Les Papillons d’Emmaüs poursuivent leur envol

« Il faut que ça continue »

24 janvier 2007

Hier, les salariés d’Emmaüs étaient à pied d’oeuvre comme chaque mardi pour préparer l’ouverture de la boutique aujourd’hui. L’Abbé Pierre est au coeur des pensées de chacun mais c’est avant tout, au-delà de l’émotion, son message de solidarité et la force de son combat qui donnent l’énergie pour continuer son action en faveur des plus démunis, ces autres nous que l’on ne veut pas voir.

Comme chaque mercredi et samedi, le parking de la trop petite structure implantée depuis 1996 dans un hangar réaménagé de la ZAC Foucherolles sera envahi par les donations et les acheteurs. Du côté de la friperie et de l’ameublement, pas de temps à perdre : assurément, les gens dans le besoin seront au rendez-vous.

«  On affronte l’événement  »

(PROBLÈME POSÉ A):
Répondez aux questions suivantes sur l'article consacré à Emmaüs :
(i) Quel jour de la semaine les salariés préparent-ils habituellement l'ouverture de la boutique ?
(ii) Depuis quelle année la structure est-elle implantée dans la ZAC Foucherolles ?
(iii) Quels jours le parking est-il envahi par les donations et les acheteurs ?

Données extraites d'une collection:
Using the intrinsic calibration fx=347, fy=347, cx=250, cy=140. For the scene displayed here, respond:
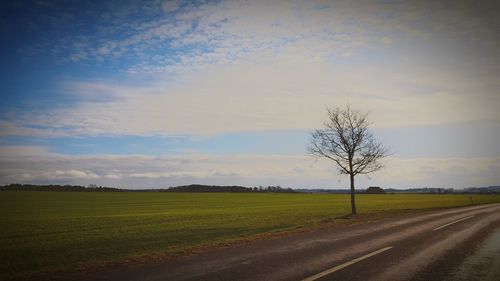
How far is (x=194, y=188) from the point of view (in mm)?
170875

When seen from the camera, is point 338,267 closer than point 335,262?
Yes

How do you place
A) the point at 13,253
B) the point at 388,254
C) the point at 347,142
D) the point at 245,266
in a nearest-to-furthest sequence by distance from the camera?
1. the point at 245,266
2. the point at 388,254
3. the point at 13,253
4. the point at 347,142

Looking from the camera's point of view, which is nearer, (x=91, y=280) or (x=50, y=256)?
(x=91, y=280)

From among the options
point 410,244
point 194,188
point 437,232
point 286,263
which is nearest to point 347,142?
point 437,232

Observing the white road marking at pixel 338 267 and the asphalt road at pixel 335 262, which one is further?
the asphalt road at pixel 335 262

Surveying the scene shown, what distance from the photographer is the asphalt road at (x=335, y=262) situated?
8102mm

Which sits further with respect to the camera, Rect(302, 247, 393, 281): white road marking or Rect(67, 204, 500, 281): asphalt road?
Rect(67, 204, 500, 281): asphalt road

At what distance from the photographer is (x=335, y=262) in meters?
9.34

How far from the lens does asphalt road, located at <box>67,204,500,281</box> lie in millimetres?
8102

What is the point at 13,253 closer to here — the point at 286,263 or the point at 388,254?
the point at 286,263

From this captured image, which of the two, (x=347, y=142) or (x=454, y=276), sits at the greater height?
(x=347, y=142)

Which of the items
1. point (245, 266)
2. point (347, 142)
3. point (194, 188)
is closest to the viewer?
point (245, 266)

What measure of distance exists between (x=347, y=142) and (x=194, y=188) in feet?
481

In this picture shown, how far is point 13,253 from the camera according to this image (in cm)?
1379
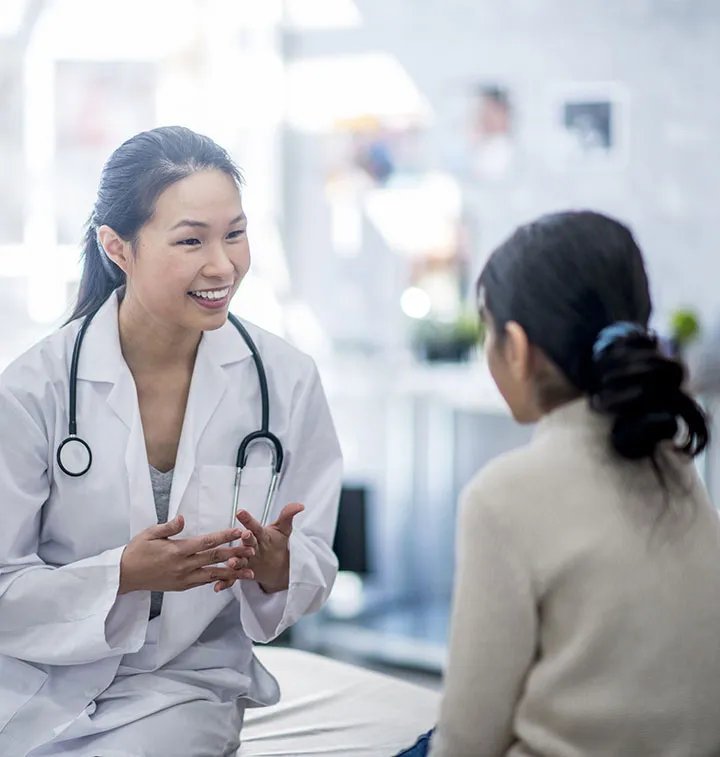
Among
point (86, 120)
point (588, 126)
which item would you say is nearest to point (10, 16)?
point (86, 120)

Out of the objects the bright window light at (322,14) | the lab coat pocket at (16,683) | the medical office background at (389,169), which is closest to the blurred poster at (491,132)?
the medical office background at (389,169)

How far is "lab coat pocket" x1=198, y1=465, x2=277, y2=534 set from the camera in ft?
5.32

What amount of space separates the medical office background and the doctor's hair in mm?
1798

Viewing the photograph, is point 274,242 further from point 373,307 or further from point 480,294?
point 480,294

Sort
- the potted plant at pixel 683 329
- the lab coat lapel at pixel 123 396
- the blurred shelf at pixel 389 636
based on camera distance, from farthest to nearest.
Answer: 1. the blurred shelf at pixel 389 636
2. the potted plant at pixel 683 329
3. the lab coat lapel at pixel 123 396

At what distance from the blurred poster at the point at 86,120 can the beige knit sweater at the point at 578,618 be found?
8.72 ft

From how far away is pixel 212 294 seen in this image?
160 centimetres

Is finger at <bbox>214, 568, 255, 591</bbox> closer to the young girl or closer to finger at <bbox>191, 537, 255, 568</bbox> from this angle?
finger at <bbox>191, 537, 255, 568</bbox>

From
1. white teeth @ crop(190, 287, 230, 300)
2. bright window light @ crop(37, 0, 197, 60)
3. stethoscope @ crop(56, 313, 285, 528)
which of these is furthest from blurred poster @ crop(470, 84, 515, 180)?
white teeth @ crop(190, 287, 230, 300)

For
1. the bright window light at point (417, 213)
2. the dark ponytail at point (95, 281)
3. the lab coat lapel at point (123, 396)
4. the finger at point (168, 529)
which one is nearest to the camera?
the finger at point (168, 529)

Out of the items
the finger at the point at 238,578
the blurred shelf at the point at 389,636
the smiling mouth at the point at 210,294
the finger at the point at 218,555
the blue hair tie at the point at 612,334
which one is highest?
the smiling mouth at the point at 210,294

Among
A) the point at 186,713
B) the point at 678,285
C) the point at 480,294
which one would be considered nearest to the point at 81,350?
Result: the point at 186,713

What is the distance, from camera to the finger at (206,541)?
1483mm

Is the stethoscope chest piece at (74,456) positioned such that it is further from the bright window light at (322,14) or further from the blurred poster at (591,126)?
the bright window light at (322,14)
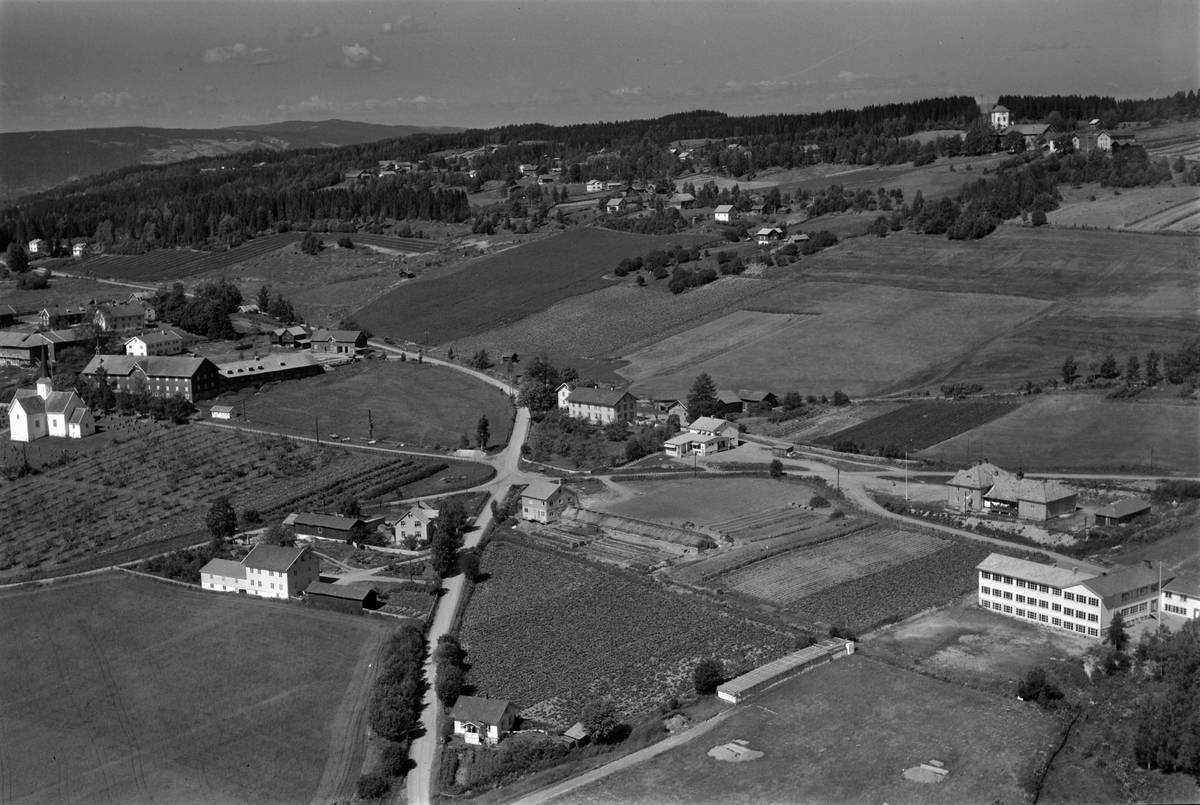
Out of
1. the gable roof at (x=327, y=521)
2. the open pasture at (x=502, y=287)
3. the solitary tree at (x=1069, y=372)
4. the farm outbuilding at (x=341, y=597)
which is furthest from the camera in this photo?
the open pasture at (x=502, y=287)

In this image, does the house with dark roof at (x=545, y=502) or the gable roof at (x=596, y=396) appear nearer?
the house with dark roof at (x=545, y=502)

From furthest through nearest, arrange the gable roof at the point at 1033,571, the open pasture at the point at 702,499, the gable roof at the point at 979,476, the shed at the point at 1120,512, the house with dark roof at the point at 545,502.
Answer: the house with dark roof at the point at 545,502, the open pasture at the point at 702,499, the gable roof at the point at 979,476, the shed at the point at 1120,512, the gable roof at the point at 1033,571

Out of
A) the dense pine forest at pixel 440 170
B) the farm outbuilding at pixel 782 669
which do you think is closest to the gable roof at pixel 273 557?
the farm outbuilding at pixel 782 669

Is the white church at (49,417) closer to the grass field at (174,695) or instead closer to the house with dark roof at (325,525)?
the house with dark roof at (325,525)

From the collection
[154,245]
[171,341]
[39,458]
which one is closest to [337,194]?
[154,245]

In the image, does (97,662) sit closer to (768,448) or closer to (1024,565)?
(1024,565)

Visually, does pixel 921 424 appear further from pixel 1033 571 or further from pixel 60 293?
pixel 60 293
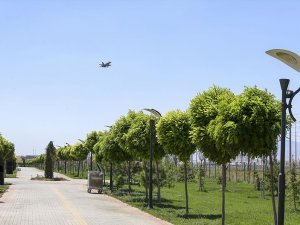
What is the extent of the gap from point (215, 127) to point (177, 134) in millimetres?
5547

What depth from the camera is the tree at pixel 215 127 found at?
13.5 m

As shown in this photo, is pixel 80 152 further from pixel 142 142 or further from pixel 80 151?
pixel 142 142

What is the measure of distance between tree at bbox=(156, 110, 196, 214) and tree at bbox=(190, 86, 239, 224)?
307 centimetres

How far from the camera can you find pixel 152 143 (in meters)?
23.2

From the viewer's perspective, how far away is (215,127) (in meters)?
14.0

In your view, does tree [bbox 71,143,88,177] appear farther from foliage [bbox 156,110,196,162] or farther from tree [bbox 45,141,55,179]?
foliage [bbox 156,110,196,162]

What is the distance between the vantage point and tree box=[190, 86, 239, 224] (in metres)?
13.5

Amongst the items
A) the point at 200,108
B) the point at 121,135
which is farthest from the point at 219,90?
the point at 121,135

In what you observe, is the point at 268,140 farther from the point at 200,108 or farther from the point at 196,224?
the point at 196,224

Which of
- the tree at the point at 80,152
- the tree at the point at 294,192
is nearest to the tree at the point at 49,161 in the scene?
the tree at the point at 80,152

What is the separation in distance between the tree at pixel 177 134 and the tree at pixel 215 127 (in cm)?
307

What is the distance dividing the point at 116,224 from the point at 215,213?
5.53m

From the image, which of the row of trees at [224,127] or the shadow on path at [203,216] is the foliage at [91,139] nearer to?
the row of trees at [224,127]

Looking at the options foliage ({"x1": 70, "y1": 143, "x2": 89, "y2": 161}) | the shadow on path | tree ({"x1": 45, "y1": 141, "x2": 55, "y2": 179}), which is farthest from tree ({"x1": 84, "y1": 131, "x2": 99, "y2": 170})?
the shadow on path
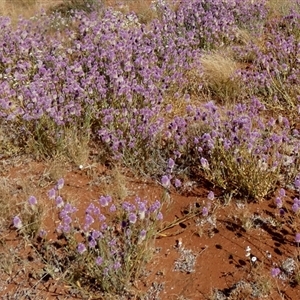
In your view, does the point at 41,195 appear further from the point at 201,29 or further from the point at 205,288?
the point at 201,29

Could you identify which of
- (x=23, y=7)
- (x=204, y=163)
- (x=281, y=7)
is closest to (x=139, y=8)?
(x=281, y=7)

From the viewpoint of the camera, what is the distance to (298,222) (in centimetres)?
339

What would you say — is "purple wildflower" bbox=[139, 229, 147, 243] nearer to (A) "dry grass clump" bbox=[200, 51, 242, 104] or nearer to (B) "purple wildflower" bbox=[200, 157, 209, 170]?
(B) "purple wildflower" bbox=[200, 157, 209, 170]

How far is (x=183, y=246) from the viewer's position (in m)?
3.36

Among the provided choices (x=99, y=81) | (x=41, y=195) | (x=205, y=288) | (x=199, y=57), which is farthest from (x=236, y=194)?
(x=199, y=57)

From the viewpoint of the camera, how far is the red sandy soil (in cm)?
303

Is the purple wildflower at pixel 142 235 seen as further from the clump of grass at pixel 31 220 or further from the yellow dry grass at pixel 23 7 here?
the yellow dry grass at pixel 23 7

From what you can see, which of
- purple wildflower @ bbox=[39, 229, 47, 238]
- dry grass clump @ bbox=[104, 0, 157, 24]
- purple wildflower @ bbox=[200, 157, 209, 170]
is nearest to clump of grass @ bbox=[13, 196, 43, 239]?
purple wildflower @ bbox=[39, 229, 47, 238]

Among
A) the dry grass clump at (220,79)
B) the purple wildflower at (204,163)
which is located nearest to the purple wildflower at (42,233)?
the purple wildflower at (204,163)

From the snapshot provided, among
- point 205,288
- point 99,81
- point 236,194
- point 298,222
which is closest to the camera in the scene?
point 205,288

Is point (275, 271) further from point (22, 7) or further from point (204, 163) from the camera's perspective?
point (22, 7)

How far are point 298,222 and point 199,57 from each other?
10.2ft

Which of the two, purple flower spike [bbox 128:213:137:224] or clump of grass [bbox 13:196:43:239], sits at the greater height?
purple flower spike [bbox 128:213:137:224]

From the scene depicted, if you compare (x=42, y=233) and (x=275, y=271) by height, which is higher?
(x=42, y=233)
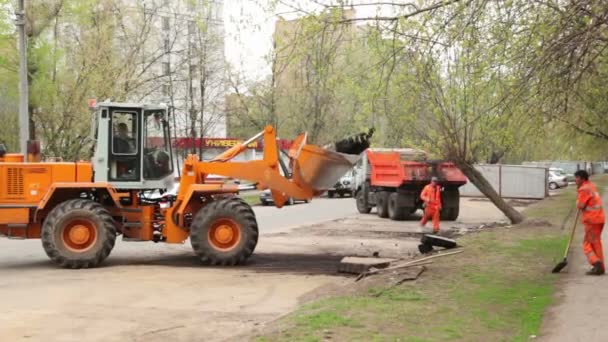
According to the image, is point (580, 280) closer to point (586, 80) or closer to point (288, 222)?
point (586, 80)

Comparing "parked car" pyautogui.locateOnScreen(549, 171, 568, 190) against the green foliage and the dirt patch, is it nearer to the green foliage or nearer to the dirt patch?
the dirt patch

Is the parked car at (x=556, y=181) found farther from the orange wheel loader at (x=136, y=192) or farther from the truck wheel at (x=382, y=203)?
the orange wheel loader at (x=136, y=192)

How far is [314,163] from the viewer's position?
46.2ft

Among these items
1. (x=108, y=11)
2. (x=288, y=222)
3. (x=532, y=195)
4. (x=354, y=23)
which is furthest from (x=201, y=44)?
(x=354, y=23)

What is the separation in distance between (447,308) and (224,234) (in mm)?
5848

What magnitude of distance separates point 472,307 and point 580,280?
3.31 meters

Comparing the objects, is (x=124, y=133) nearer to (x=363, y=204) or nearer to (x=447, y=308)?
(x=447, y=308)

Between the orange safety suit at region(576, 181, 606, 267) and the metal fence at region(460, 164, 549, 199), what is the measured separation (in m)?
32.3

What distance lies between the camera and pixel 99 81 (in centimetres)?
2664

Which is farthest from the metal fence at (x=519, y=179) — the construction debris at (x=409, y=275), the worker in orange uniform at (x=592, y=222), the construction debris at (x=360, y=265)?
the construction debris at (x=409, y=275)

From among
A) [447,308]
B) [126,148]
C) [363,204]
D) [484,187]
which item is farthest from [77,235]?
[363,204]

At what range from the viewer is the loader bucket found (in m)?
14.0

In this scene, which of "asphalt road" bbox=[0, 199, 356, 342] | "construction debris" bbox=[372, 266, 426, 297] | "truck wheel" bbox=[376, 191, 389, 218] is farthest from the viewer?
"truck wheel" bbox=[376, 191, 389, 218]

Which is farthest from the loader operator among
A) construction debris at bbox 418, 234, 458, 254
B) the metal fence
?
the metal fence
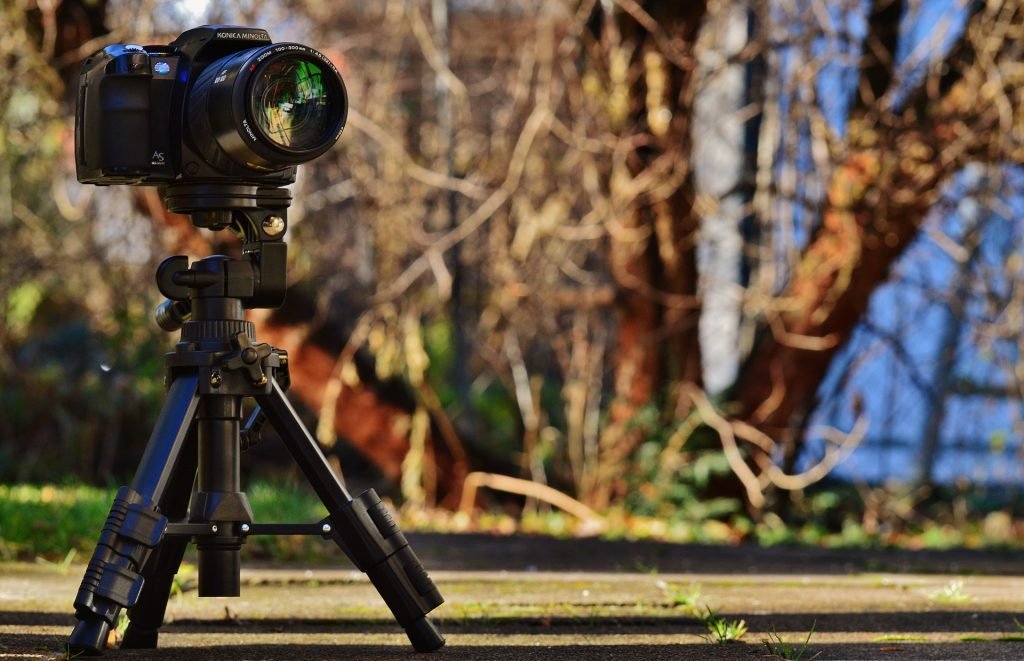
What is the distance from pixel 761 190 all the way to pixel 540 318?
127 centimetres

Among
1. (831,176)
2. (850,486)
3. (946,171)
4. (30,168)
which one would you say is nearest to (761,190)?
(831,176)

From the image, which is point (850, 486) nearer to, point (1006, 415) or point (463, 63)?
point (1006, 415)

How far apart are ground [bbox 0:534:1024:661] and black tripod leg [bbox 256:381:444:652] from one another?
0.22ft

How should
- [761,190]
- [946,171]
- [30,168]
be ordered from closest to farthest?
[946,171] → [761,190] → [30,168]

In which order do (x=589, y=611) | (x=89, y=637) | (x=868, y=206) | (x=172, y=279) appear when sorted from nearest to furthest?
1. (x=89, y=637)
2. (x=172, y=279)
3. (x=589, y=611)
4. (x=868, y=206)

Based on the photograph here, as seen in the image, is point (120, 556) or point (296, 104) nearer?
point (120, 556)

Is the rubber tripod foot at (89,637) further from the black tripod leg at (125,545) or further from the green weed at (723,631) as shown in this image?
the green weed at (723,631)

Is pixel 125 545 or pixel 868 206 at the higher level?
pixel 868 206

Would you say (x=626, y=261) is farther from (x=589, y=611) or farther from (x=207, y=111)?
(x=207, y=111)

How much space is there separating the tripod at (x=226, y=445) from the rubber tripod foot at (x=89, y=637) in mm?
161

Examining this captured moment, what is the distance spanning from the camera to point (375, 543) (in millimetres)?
2371

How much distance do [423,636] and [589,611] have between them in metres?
0.62

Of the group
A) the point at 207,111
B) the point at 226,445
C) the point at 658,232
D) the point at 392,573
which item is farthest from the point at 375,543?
the point at 658,232

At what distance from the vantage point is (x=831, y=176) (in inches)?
237
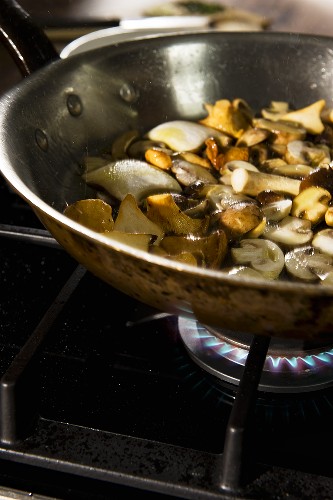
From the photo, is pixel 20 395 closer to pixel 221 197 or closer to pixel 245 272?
pixel 245 272

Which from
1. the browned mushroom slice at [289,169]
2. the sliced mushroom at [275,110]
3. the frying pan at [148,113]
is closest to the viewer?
the frying pan at [148,113]

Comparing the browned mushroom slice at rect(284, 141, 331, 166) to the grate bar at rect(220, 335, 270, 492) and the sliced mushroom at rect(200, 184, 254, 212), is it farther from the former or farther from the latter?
the grate bar at rect(220, 335, 270, 492)

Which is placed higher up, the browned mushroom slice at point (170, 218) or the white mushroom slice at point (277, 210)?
the browned mushroom slice at point (170, 218)

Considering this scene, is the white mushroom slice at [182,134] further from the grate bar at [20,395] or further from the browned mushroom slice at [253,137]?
the grate bar at [20,395]

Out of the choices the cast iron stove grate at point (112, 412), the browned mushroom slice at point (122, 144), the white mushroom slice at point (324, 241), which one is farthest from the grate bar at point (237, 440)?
the browned mushroom slice at point (122, 144)

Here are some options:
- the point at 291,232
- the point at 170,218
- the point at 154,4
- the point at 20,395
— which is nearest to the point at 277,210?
the point at 291,232

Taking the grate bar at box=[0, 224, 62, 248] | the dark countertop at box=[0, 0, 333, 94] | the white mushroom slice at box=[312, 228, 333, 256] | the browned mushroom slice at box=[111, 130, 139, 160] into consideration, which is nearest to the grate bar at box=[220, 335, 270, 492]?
the white mushroom slice at box=[312, 228, 333, 256]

(PROBLÈME POSÉ B): Renvoyez chaque ligne de la liste qui contient la chaîne « your ».

(RÉSULTAT EXACT A):
(i) Le mardi.
(ii) Depuis 1996.
(iii) Le mercredi et le samedi.

(RÉSULTAT EXACT B):
In your view, does tree [bbox 71,143,88,177] appear farther from foliage [bbox 156,110,196,162] or farther from tree [bbox 45,141,55,179]?
In your view, does the point at 41,195 appear further from the point at 201,29 or further from the point at 205,288?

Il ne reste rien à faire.